- _WORK TO COMPLETE_
Please reproduce the noodle recipe below, from "6. Return the" to "about 1 minute.", inclusive, substituting "boil" for "simmer".

- _SELECTED EXTRACT_
Kung Pao Chicken Noodles: A Fiery & Flavorful Recipe

This Kung Pao Chicken Noodles recipe delivers a restaurant-quality meal in just 35 minutes. Featuring tender chicken, crisp veggies, and slurpable noodles in a classic spicy, sweet, and tangy Sichuan sauce, it's the ultimate weeknight dinner.
Prep Time 20 minutes
Cook Time 15 minutes
Total Time 35 minutes
Servings: 4 servings
Course: Dinner, Main Course
Cuisine: Chinese, Sichuan
Calories: 650

Ingredients
  

For the Chicken Marinade
  • 1 lb boneless, skinless chicken thighs cut into 1-inch pieces
  • 1 tbsp cornstarch
  • 1 tbsp light soy sauce
  • 1 tsp Shaoxing wine or dry sherry
For the Kung Pao Sauce
  • 3 tbsp Chinkiang vinegar Chinese black vinegar
  • 2 tbsp light soy sauce
  • 1 tbsp dark soy sauce
  • 2 tbsp sugar
  • 1 tsp Sichuan peppercorns toasted and ground
For Assembly
  • 12 oz dried noodles spaghetti or Chinese egg noodles
  • 2 tbsp vegetable oil divided
  • 8 dried red chilies adjust to your spice preference
  • 4 cloves garlic minced
  • 1 inch ginger grated
  • 1 red bell pepper chopped
  • 1/2 onion chopped
  • 1/2 cup roasted peanuts
  • 2 scallions sliced, for garnish

Equipment

  • 1 Wok or Large Skillet
  • 1 Large Pot For boiling noodles
  • 2 Mixing Bowls

Instructions
 

  1. In a medium bowl, combine the chicken pieces with cornstarch, 1 tbsp light soy sauce, and Shaoxing wine. Mix well and set aside to marinate for at least 15 minutes.
  2. In a separate small bowl, whisk together the sauce ingredients: Chinkiang vinegar, 2 tbsp light soy sauce, dark soy sauce, sugar, and ground Sichuan peppercorns. Set aside.
  3. Cook noodles according to package directions until al dente. Drain and toss with a little sesame oil to prevent sticking.
  4. Heat 1 tbsp of oil in a wok or large skillet over high heat. Add the marinated chicken and stir-fry until golden brown and cooked through. Remove from the wok and set aside.
  5. Add the remaining 1 tbsp of oil to the wok. Add the dried red chilies and stir-fry for 30 seconds until fragrant. Add the minced garlic and grated ginger, followed by the chopped bell pepper and onion. Stir-fry for 2-3 minutes until crisp-tender.
  6. Return the chicken to the wok. Pour the prepared sauce over everything and bring to a simmer. Allow the sauce to bubble and thicken for about 1 minute.
  7. Add the cooked noodles and roasted peanuts to the wok. Toss everything together until the noodles are well-coated and heated through. Serve immediately, garnished with sliced scallions.

Notes

For a milder version, use fewer dried red chilies or keep them whole.
Ensure all your ingredients are prepped before you start cooking, as the stir-frying process is very fast.
You can substitute chicken breast, but thighs will yield a more tender result.

- _DATA RECORDS_

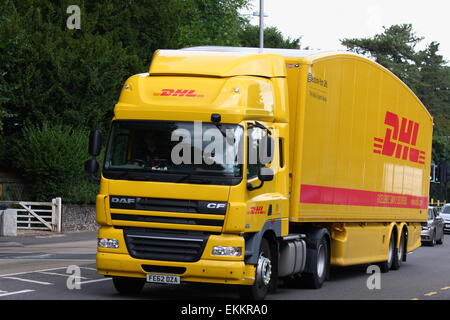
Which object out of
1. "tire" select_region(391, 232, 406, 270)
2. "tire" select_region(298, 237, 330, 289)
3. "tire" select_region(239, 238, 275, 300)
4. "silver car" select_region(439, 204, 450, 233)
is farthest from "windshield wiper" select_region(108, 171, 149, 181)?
"silver car" select_region(439, 204, 450, 233)

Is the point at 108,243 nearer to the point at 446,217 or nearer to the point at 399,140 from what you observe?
the point at 399,140

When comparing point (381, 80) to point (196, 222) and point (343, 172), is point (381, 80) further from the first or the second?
point (196, 222)

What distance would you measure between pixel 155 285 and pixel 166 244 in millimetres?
3557

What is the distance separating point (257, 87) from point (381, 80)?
276 inches

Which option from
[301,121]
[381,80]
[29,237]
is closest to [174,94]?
[301,121]

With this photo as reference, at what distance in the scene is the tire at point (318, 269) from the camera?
17953mm

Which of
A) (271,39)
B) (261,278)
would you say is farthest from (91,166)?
(271,39)

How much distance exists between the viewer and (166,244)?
14469mm

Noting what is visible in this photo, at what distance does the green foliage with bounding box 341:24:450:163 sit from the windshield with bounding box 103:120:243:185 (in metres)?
78.5

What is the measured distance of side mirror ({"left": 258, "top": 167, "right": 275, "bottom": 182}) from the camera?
14867 millimetres

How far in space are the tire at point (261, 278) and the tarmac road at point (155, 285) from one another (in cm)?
62

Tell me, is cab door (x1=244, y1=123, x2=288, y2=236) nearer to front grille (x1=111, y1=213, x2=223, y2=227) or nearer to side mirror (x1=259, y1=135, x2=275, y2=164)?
side mirror (x1=259, y1=135, x2=275, y2=164)
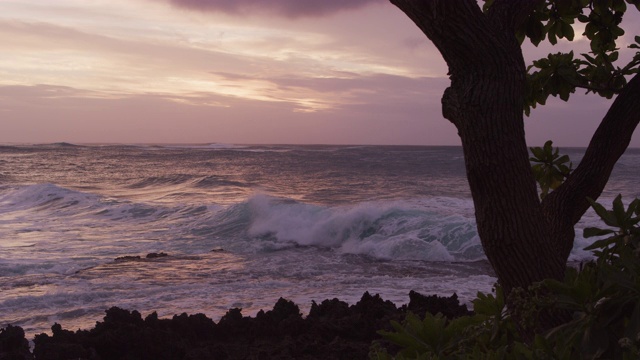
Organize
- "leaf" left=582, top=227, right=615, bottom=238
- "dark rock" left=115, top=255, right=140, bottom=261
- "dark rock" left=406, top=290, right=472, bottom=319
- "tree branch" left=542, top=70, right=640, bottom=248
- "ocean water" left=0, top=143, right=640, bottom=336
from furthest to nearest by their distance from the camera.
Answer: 1. "dark rock" left=115, top=255, right=140, bottom=261
2. "ocean water" left=0, top=143, right=640, bottom=336
3. "dark rock" left=406, top=290, right=472, bottom=319
4. "tree branch" left=542, top=70, right=640, bottom=248
5. "leaf" left=582, top=227, right=615, bottom=238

- _FINISHED TASK_
6. Return the chicken to the wok. Pour the prepared sauce over everything and bring to a boil. Allow the sauce to bubble and thicken for about 1 minute.